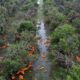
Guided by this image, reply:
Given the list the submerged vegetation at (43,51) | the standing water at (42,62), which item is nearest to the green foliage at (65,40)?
the submerged vegetation at (43,51)

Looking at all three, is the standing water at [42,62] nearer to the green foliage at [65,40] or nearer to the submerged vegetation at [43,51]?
the submerged vegetation at [43,51]

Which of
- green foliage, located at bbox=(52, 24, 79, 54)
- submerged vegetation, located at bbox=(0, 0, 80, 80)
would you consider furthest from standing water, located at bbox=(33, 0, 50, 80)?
green foliage, located at bbox=(52, 24, 79, 54)

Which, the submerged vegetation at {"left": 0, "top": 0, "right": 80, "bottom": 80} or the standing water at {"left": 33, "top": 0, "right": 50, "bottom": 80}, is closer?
the submerged vegetation at {"left": 0, "top": 0, "right": 80, "bottom": 80}

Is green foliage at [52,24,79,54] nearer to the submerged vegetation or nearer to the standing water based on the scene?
the submerged vegetation

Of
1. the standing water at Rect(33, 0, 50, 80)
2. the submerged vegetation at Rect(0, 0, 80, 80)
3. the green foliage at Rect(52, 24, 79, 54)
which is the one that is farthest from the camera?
the green foliage at Rect(52, 24, 79, 54)

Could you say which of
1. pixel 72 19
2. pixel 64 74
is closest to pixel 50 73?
pixel 64 74

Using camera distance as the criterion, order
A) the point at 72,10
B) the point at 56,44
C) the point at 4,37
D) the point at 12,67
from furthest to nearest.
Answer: the point at 72,10 < the point at 4,37 < the point at 56,44 < the point at 12,67

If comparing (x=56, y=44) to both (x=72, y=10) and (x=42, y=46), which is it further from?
(x=72, y=10)

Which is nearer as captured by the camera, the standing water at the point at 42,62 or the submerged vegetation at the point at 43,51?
the submerged vegetation at the point at 43,51

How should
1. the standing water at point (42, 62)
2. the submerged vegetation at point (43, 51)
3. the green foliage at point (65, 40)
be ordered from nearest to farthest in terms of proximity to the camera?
the submerged vegetation at point (43, 51), the standing water at point (42, 62), the green foliage at point (65, 40)
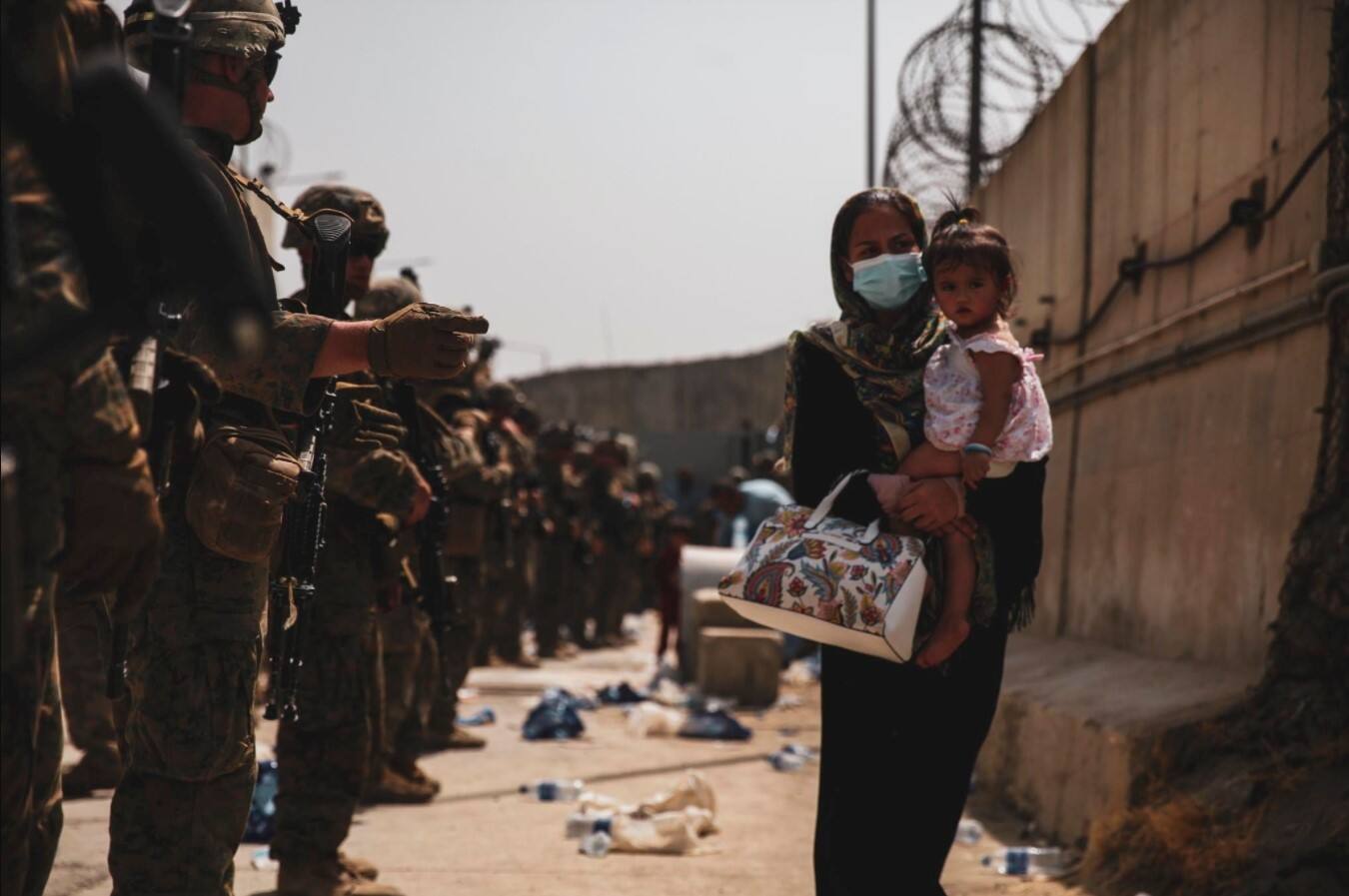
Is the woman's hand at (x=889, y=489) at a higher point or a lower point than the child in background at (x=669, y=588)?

* _Stated problem_: Take only the line containing "If comparing (x=56, y=44)" and every line after it to the end of the entries, and copy them exactly, pictures excluded.

* _Reply to the task_:
If comparing (x=56, y=44) to both (x=72, y=10) and (x=42, y=46), which is it further from?
(x=72, y=10)

Which is nearer as captured by the camera, the standing water at the point at 42,62 or the submerged vegetation at the point at 43,51?
the submerged vegetation at the point at 43,51

How should
1. the standing water at point (42, 62)
2. the submerged vegetation at point (43, 51)
3. the green foliage at point (65, 40)
be ordered from nearest to farthest in terms of proximity to the camera?
the submerged vegetation at point (43, 51), the standing water at point (42, 62), the green foliage at point (65, 40)
Is the woman's hand at (x=889, y=489) at a higher point or a lower point than the child in background at (x=669, y=588)?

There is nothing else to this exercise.